I’ve seen lots of discussions that talk about how certain bugs have been copied over from API 1.0 to API 2.0.

This is unlikely and mostly not correct. From what I can tell nothing was “copied” from one API to another.

Let me detail why I think this is the case with an analogy.

Suppose you had source code that you could compile into a dynamic library for macOS (a dylib), Windows (a DLL), or Linux (a .so). But in your Xojo application instead of having to write all the declares every time you wanted to call you dynamic library you created class, or module, that put a nice API on it that hid all those declares. A great example of this is something like macOSLib which hides a lot of the details of calling into macOS Cocoa API’s from you. Behind the nice Xojo API this presents are a lot of declares. But you dont have to deal with those. You just use the classes available.
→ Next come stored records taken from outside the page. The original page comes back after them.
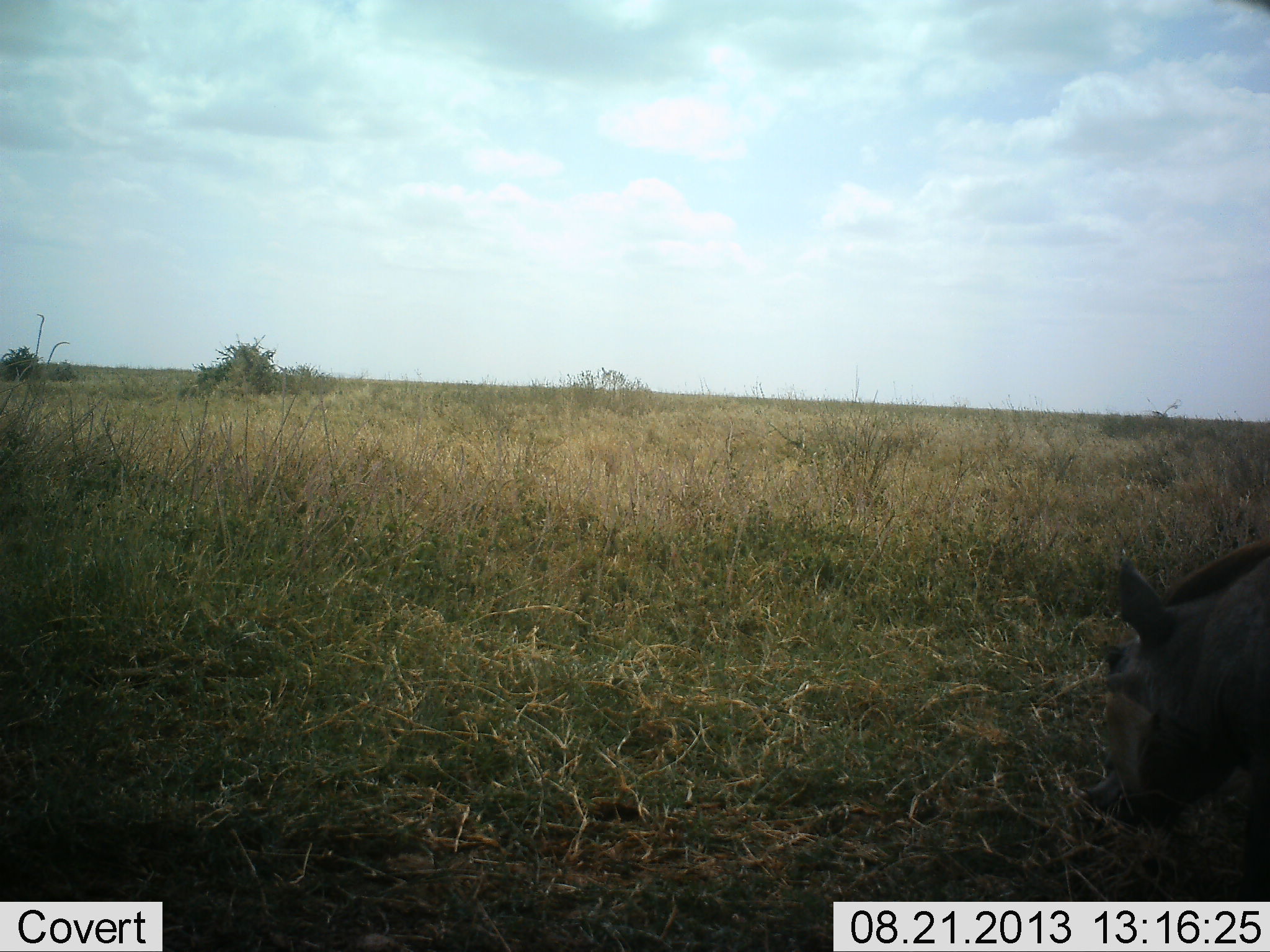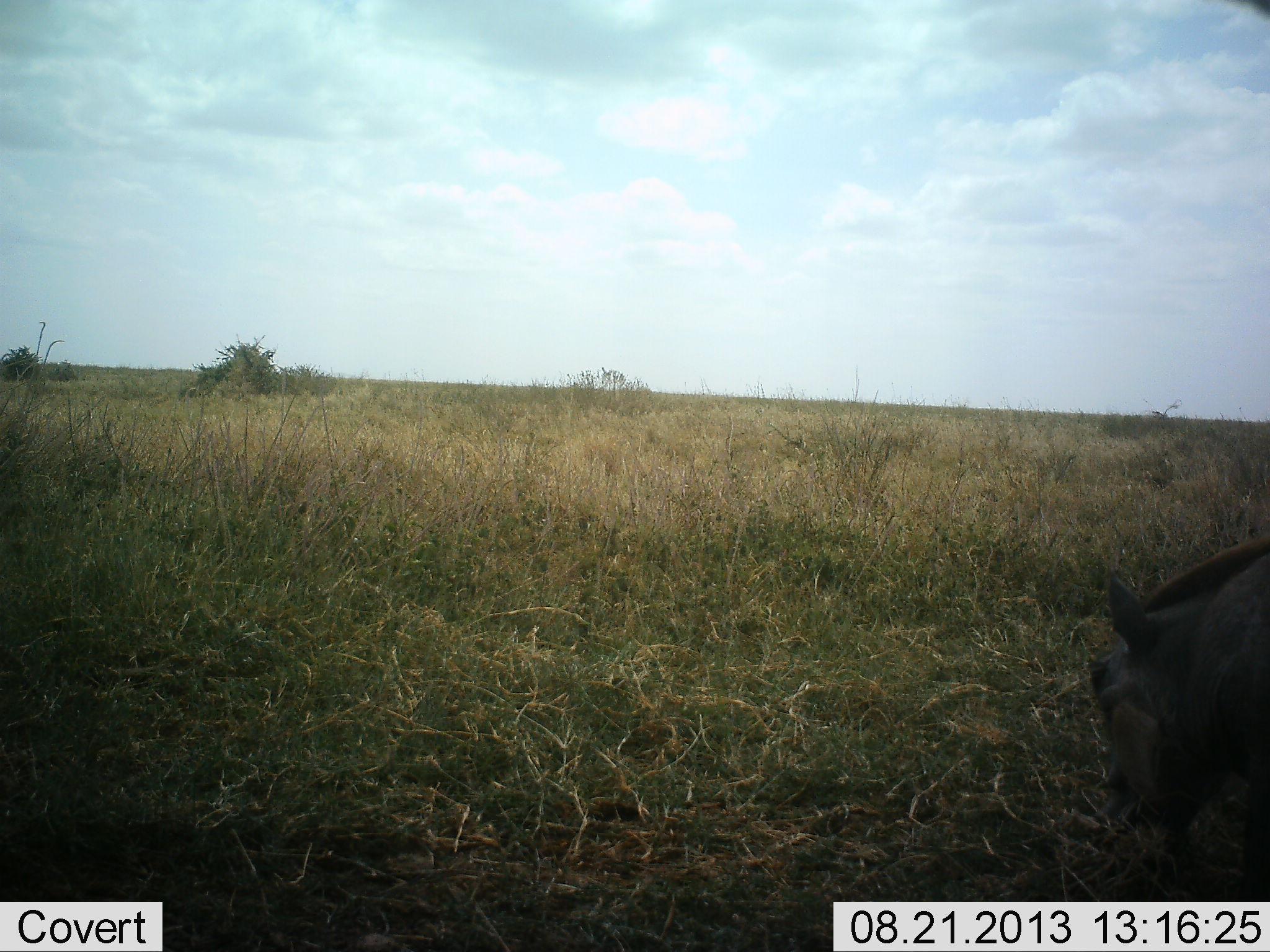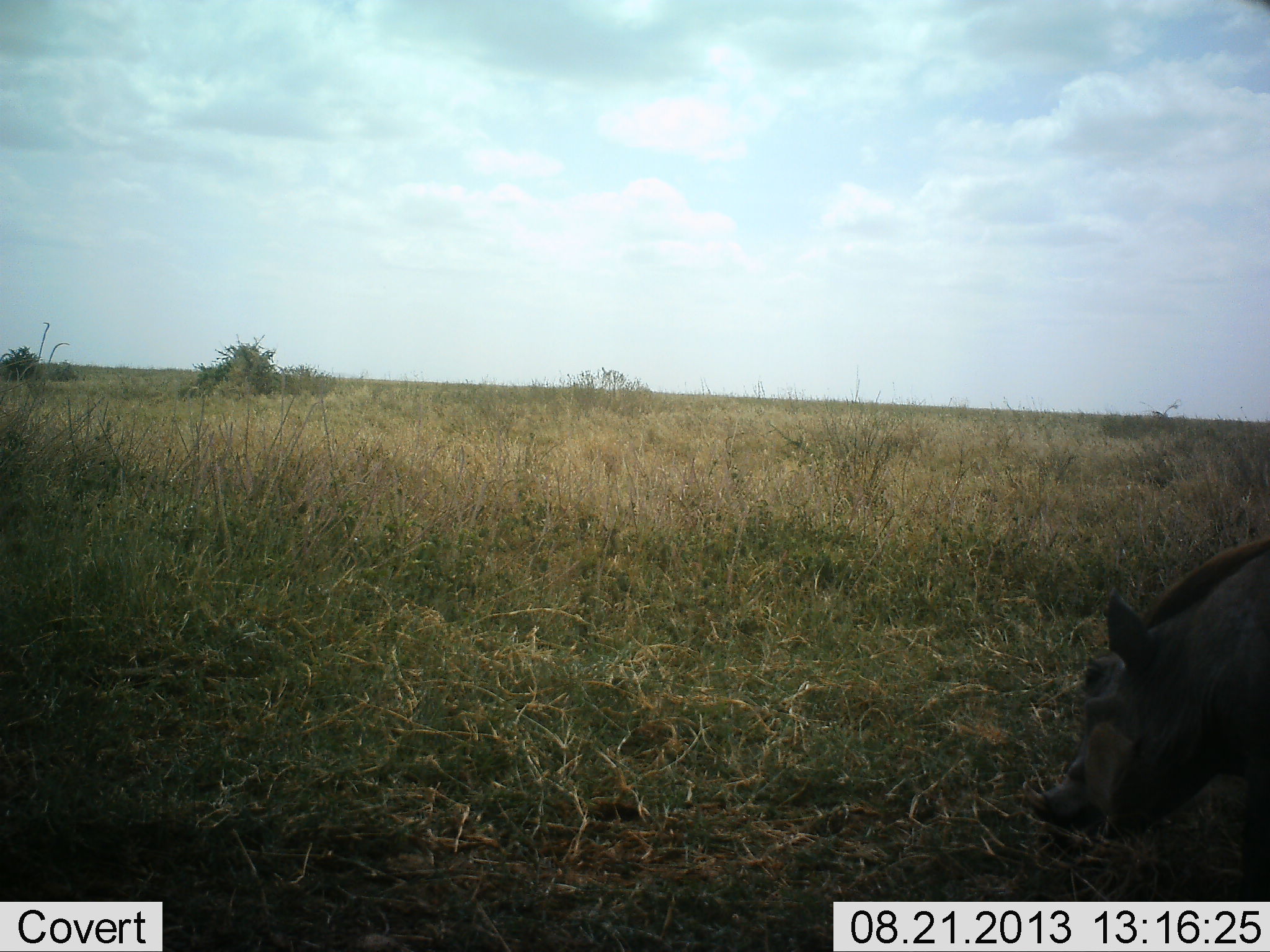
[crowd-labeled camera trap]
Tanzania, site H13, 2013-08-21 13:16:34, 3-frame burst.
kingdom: Animalia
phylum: Chordata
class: Mammalia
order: Artiodactyla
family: Suidae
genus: Phacochoerus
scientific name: Phacochoerus africanus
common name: warthog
Warthog (Phacochoerus africanus), count 1. Behavior (volunteer vote fractions): standing 13%, resting 0%, moving 0%, interacting 0%. Young present (vote fraction): 0%. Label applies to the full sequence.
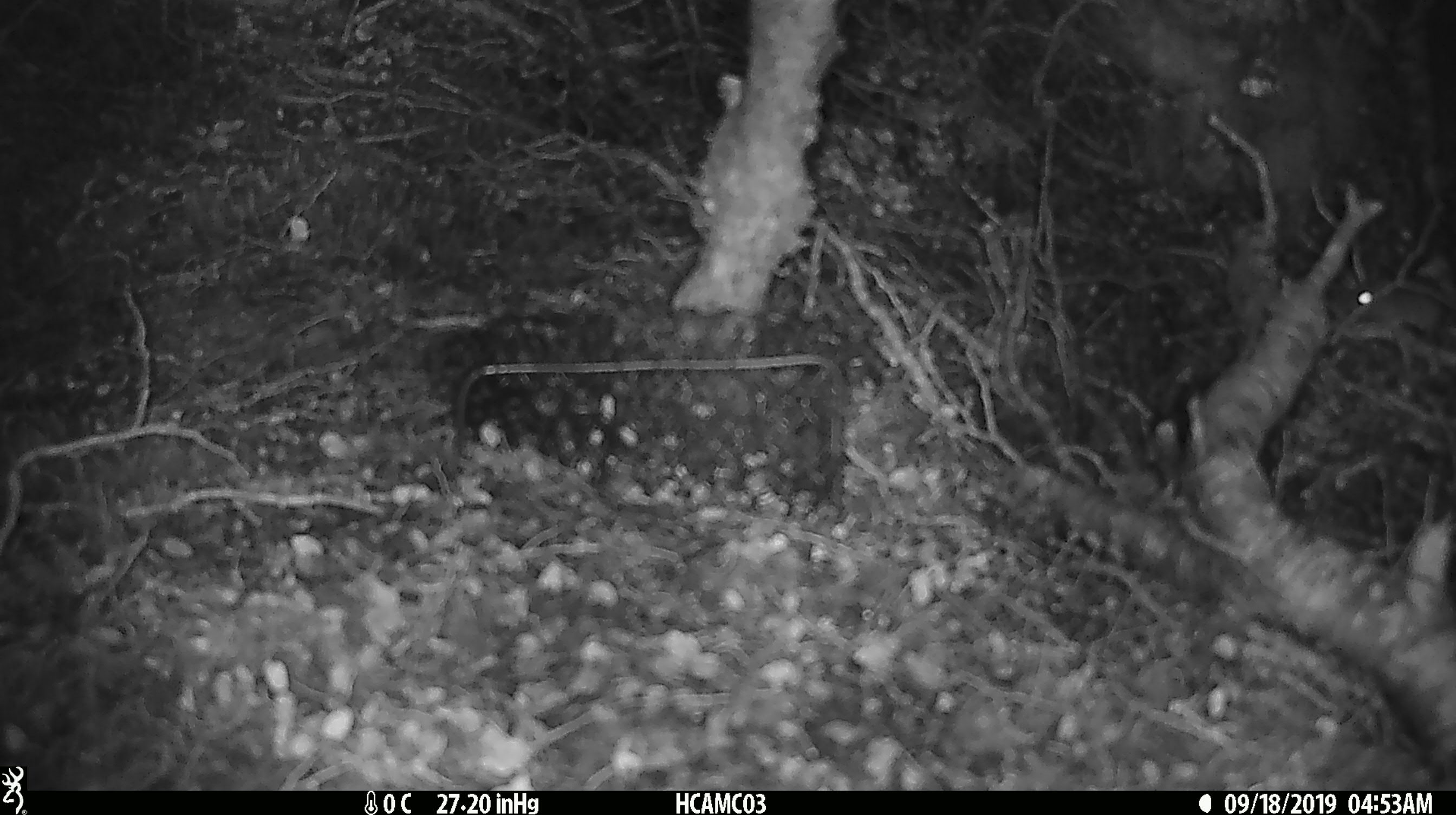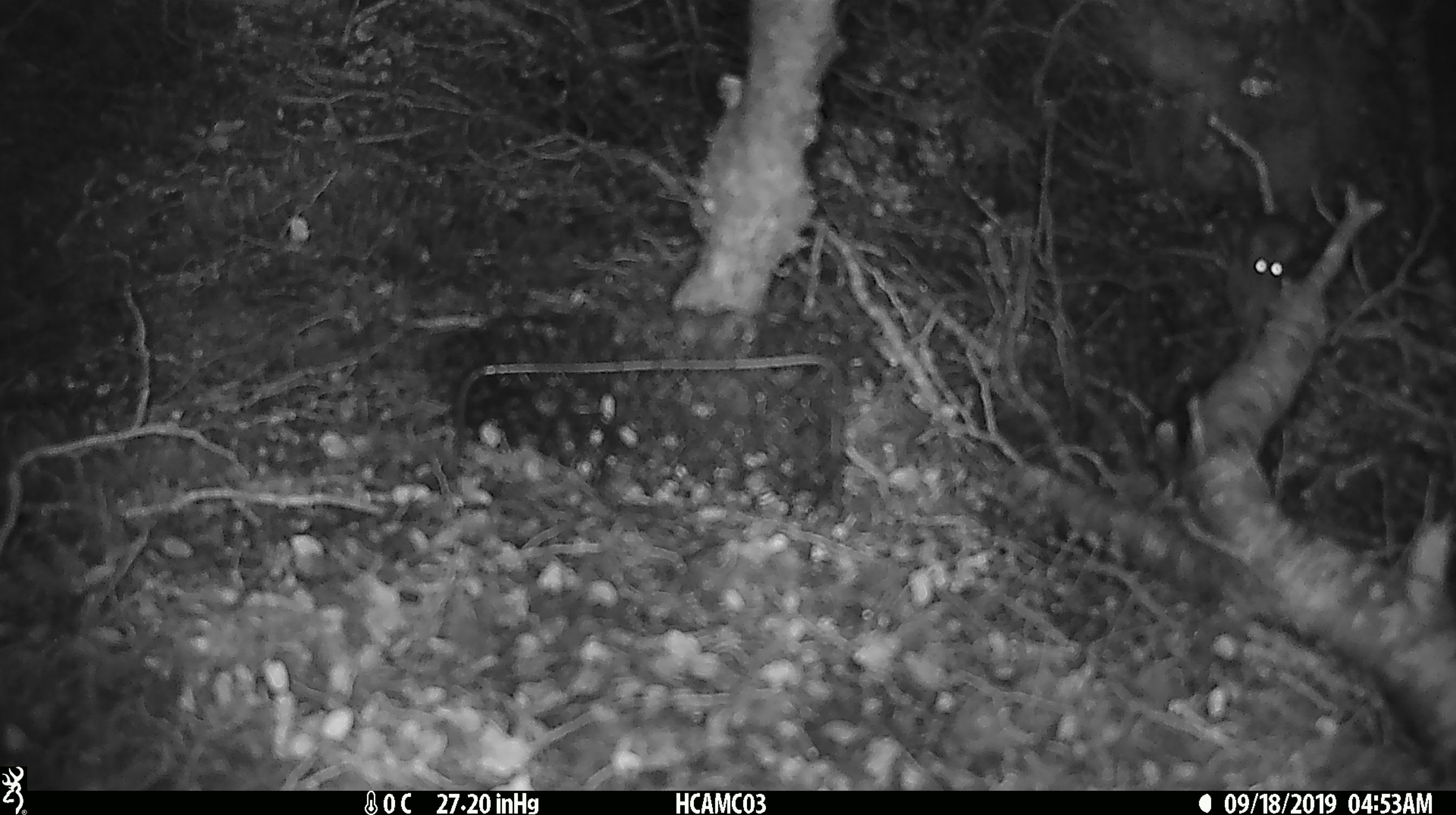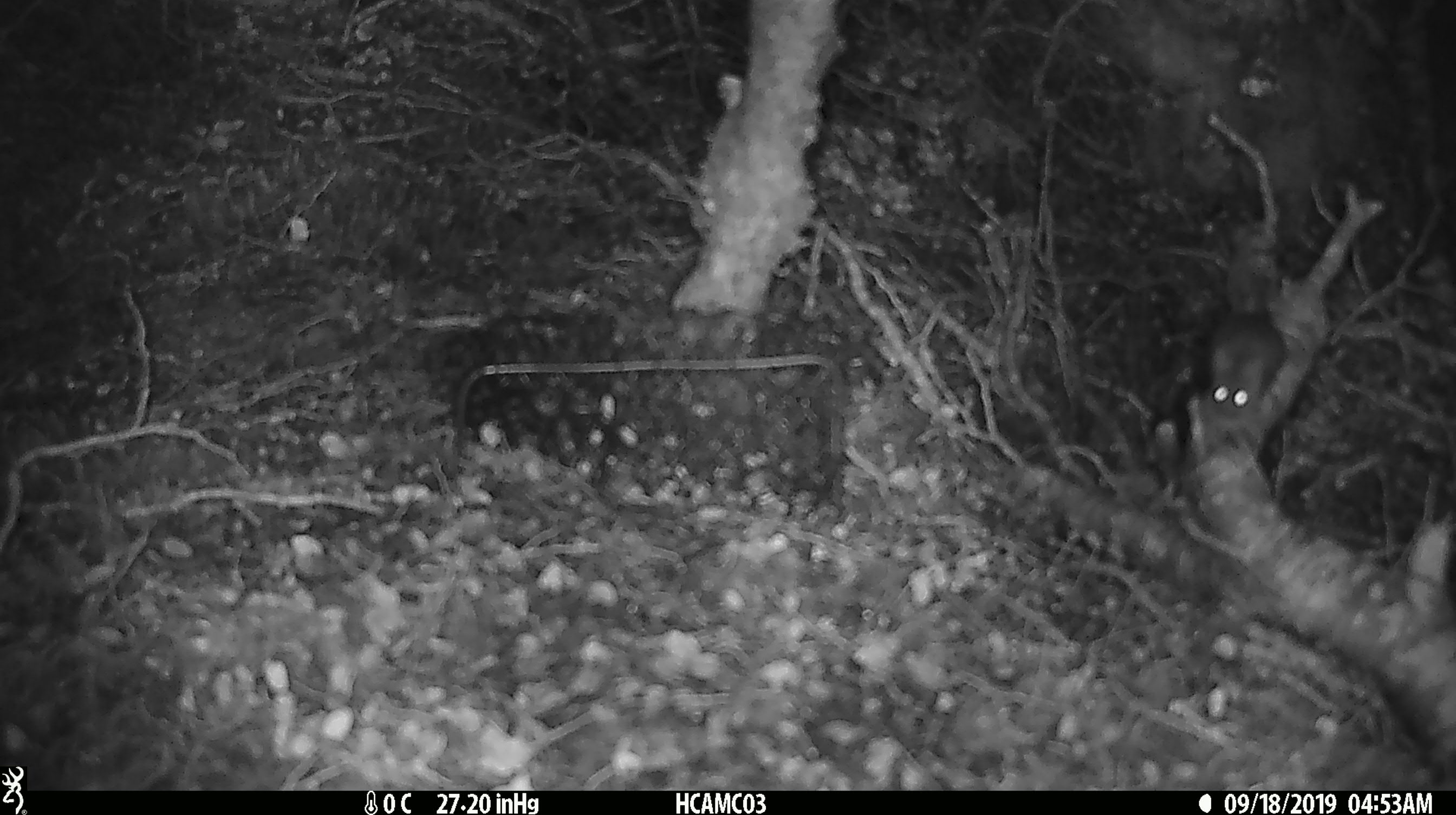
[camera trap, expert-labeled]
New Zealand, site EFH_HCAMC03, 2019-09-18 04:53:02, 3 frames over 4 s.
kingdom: Animalia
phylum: Chordata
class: Mammalia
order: Rodentia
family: Muridae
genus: Mus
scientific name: Mus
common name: mouse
Mouse (Mus).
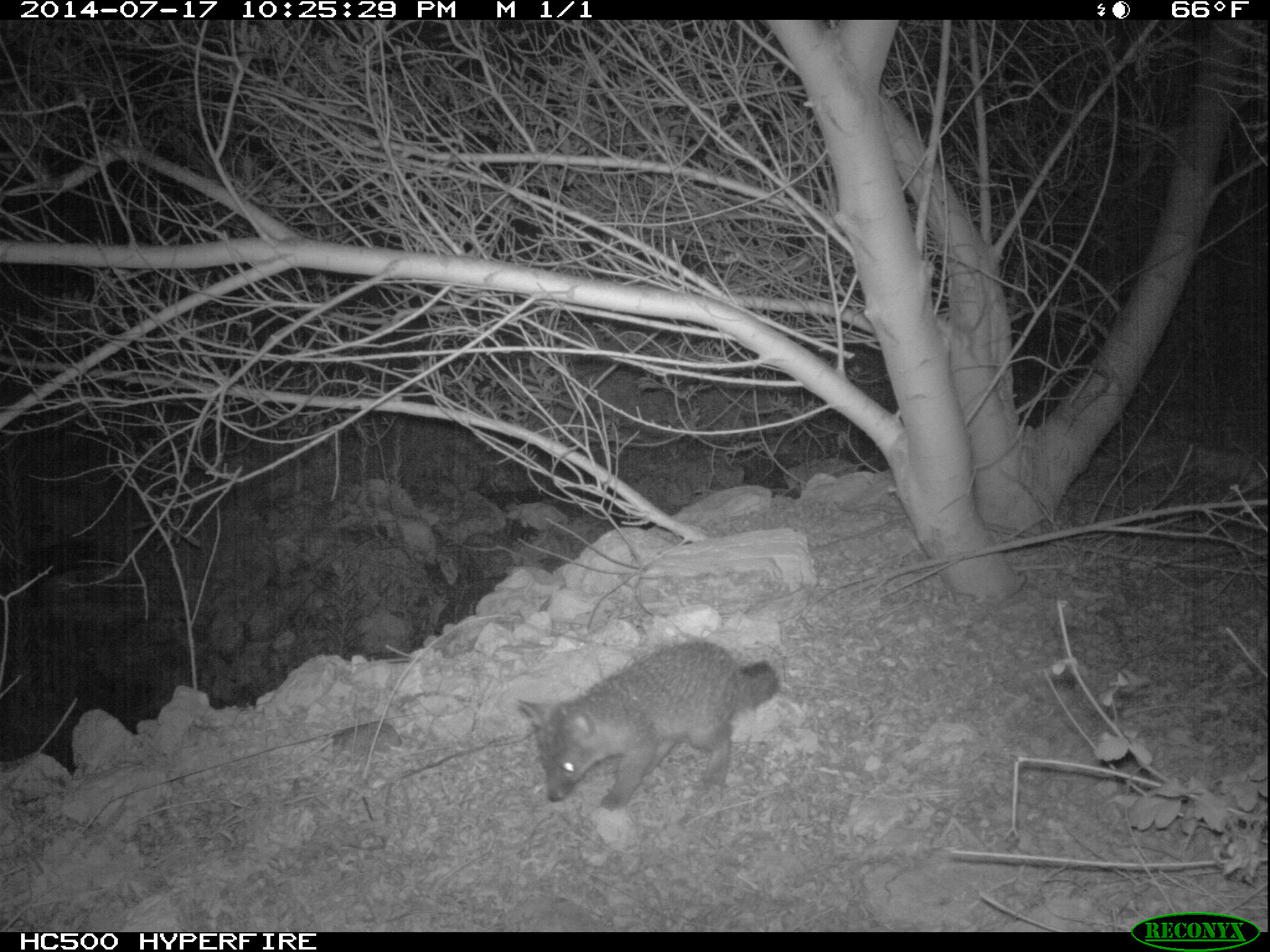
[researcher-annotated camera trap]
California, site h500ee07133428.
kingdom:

Thats roughly analogous to API 1.0 – the classic API used from the days of REALbasic through to Xojo.

Now if you altered the Xojo code in all those methods and classes by renaming the properties and events in the Xojo API or added new ones, but did not alter the underlying declares, you would have a new, or modified, API. And if you brought all this code into existing projects you’d have to adapt all your existing code if you wanted to use this new API. But you would still retain all of the old bugs you had in the C++ code.

This is roughly whats happened with API 2.0

API 2.0 is a new API on top of much of the same framework that has existed for years. Hence there are old bugs still present along with new ones adding this new API has introduced.

Thats not to say the new API 2.0 work didnt alter any of the underlying code. There are some things like Folderitem which appears to have new more modern OS API’s in use on macOS (a very welcome thing) and a handful of other items.

But by and large API 2.0 sits on the same framework as API 1.0 did.